Poema de mão única não leva a lugar nenhum
(ou sempre a lugar algum, o que é a mesma coisa).
Se o sentido do poema- sua alma (seu corpo é a palavra)
não for polêmico, problemático
se for passivamente aceito, decifrado, digerido
com dentes metafísicos amaciado
se a leitura não for uma busca do sentido perdido
então o poema não tem futuro. É natimorto.
Extênuo aborto de palavras inconvenientes
com tino e trena. Sem alma.
Só a guerra do vário ângulo
e das enerrazões eleva (ou baixa) poema
à potência valida, à condição de objeto da fruição intelectual
ou sensível do leitor, à categoria de poema.
O poema de sentido pacífico, indubitável
(estabelecido, dado, a priori, predefinido)
é inofensivo eunuco, impotente nada
(para não falar de flores)
para não dizer medíocre duplamente.
(Por vir de poeta medíocre para leitor mais medíocre ainda).
Com as raras exceções confirmatórias da regra.

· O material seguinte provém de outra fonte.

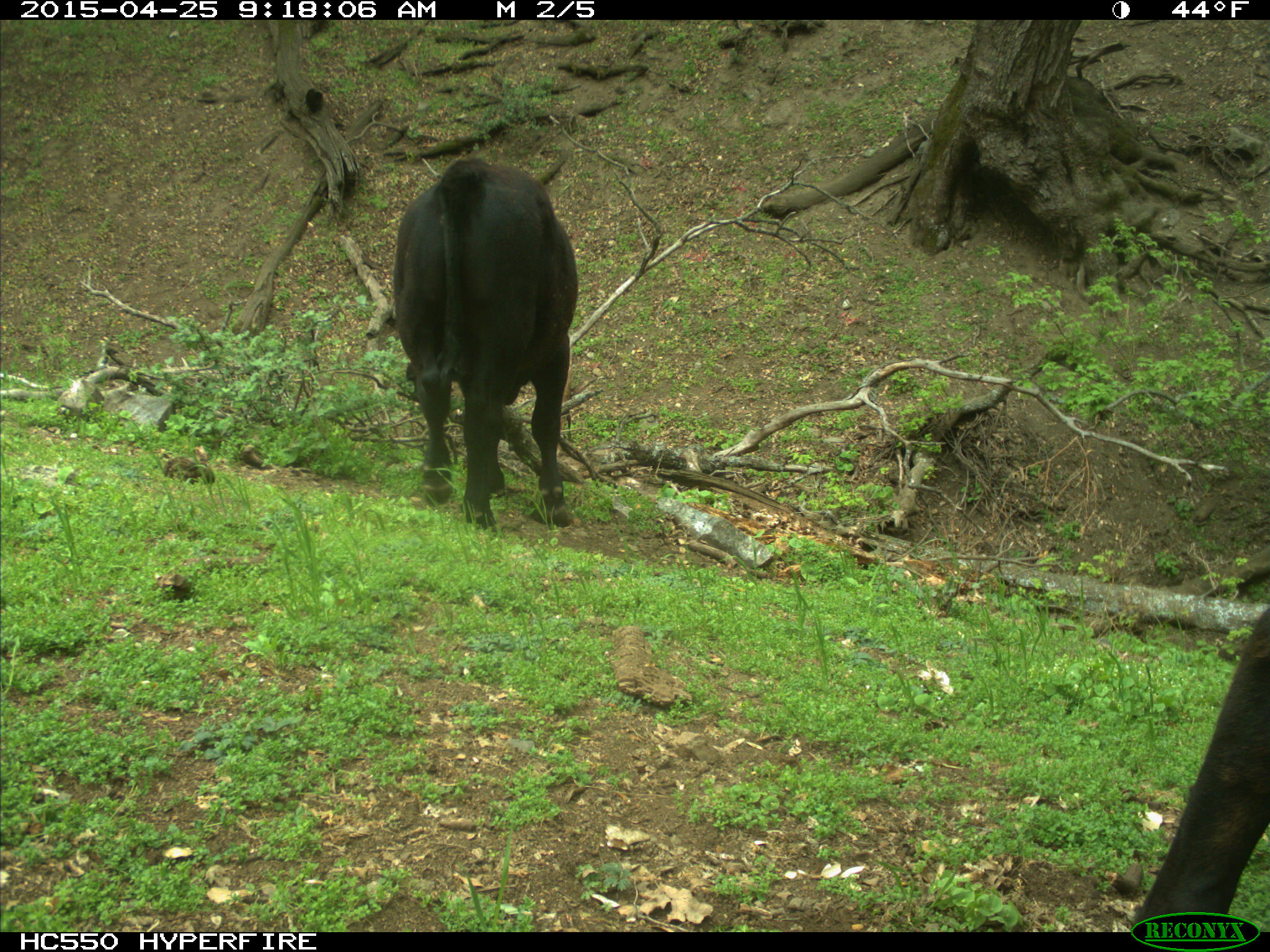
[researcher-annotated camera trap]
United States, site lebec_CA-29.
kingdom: Animalia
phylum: Chordata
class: Mammalia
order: Artiodactyla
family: Bovidae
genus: Bos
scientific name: Bos taurus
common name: domestic cow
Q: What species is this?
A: Bos taurus (domestic cow).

As batalhas interpretativas são prélios da vida do poema.
(liças do significante).
E quanto mais riqueza angular, esboço marginal
quanto mais silos de sentidos acumulados
arsenais exegéticos, gamas de visão
veios de (des)entendimentos, quanto mais
pólens de debates, ganga pura... mais longevidade
mais verdade poema traz. Daí
a seiva viva e eterna de O cemitério marinho.
E viva VALÉRY!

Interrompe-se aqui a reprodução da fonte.